Share

Bayangan di tengah kegelapan

William melempar semua berkas laporan yang diberikan pengawalnya.

“Sudah lebih dari 2 tahun, kalian bahkan tak bisa menemukannya!” bentak William kepada para pengawalnya yang tertunduk takut.

“Maafkan kami Tuan.”

“Aku tak butuh permintaan maaf kalian! Aku hanya ingin kalian menemukan wanita itu!” ucapnya penuh amarah.
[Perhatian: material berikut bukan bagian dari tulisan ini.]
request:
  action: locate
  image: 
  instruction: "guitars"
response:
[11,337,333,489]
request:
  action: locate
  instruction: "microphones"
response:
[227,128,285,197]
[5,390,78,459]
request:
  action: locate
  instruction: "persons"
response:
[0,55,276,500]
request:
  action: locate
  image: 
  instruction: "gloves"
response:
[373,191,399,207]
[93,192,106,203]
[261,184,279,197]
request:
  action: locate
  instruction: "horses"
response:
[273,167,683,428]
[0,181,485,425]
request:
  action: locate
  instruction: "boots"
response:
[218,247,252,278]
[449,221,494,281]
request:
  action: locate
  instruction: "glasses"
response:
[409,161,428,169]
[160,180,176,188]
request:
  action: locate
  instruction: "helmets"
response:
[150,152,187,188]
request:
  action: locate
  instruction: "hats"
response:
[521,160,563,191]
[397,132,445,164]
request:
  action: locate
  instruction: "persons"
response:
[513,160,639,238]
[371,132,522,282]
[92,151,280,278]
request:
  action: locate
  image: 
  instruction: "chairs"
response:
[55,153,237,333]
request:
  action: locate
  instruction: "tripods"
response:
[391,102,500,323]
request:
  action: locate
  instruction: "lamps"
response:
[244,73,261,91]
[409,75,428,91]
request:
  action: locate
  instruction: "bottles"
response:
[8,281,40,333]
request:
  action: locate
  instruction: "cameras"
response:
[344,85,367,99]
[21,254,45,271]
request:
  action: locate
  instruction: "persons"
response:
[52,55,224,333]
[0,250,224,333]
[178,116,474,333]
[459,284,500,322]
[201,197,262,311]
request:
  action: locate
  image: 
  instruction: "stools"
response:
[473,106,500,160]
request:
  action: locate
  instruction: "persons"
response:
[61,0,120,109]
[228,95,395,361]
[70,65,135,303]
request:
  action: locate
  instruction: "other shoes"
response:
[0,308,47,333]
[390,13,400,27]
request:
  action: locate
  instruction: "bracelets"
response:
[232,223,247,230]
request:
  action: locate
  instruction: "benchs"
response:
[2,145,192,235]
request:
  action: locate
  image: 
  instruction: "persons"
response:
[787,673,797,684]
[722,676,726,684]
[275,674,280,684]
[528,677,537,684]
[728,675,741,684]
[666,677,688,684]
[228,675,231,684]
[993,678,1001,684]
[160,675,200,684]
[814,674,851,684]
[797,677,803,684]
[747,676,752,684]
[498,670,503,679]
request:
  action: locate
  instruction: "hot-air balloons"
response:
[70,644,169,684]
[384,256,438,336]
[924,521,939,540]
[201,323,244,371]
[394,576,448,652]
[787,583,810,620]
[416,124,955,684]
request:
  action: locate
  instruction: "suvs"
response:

“Tuan, sepertinya wanita yang anda cari sudah ...”

“Jika kau mengira dia sudah mati, maka tunjukkan makamnya padaku. Aku akan membongkarnya untuk memastikan wanita itu benar-benar terbaring di sana,” ucapnya dingin dan tatapan tajam yang begitu mengintimidasi.

William menggerakkan jarinya menyuruh para pengawalnya pergi meninggalkannya.

Matanya memerah menunjukkan amarah. Pikirannya benar-benar kalut. Wajahnya yang tampan pun tak  bisa menutupi rasa frustasinya.

Menemukan sosok Viola, seperti mencari bayangan di dalam kegelapan. Ia sudah mengerahkan semua pengawalnya untuk mencari kekasih adiknya itu. Tiap sudut kota yang ia curigai pun, tak membuahkan hasil baginya.

Bukan sehari atau pun 2 hari ia mencari, namun 2 tahun telah berlalu. Ia pun masih tak menemukan titik cerah yang menunjukkan keberadaan sosok gadis itu.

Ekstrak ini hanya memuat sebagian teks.